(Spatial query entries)
= = = = =

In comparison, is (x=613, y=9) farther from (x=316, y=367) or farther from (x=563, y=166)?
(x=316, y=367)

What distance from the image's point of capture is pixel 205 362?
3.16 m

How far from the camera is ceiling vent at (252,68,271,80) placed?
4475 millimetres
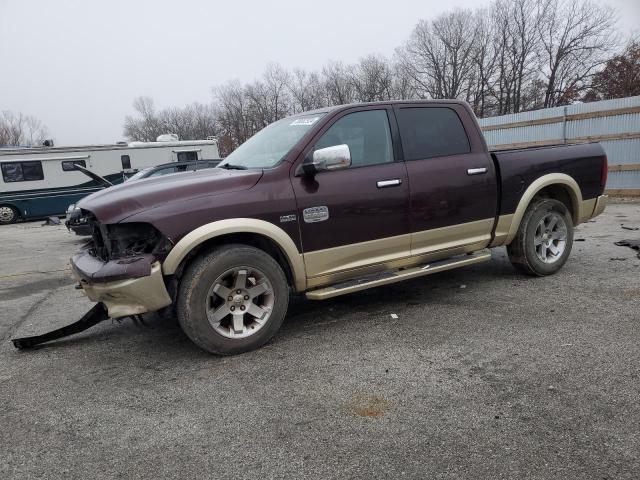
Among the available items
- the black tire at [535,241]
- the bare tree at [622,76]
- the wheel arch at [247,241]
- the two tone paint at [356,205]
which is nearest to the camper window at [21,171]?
the two tone paint at [356,205]

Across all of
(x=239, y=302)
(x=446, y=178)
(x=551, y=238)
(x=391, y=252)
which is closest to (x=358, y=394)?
(x=239, y=302)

= = = = =

[EXERCISE AIM]
Return every one of the records above verbatim, omitting the pictures.

[SOLUTION FOR THIS TASK]
In comparison, is (x=613, y=9) farther from (x=316, y=367) or farther from (x=563, y=166)?
(x=316, y=367)

What distance from the image's point of capture is pixel 205 362?
3.16 m

How far from the camera is ceiling vent at (252,68,271,80) placed?
4475 millimetres
Among the available items
- the black tire at [535,241]
- the bare tree at [622,76]
- the wheel arch at [247,241]
- the two tone paint at [356,205]
which is nearest to the camper window at [21,171]?
the two tone paint at [356,205]

Across all of
(x=239, y=302)
(x=446, y=178)
(x=551, y=238)
(x=391, y=252)
which is closest to (x=358, y=394)?
(x=239, y=302)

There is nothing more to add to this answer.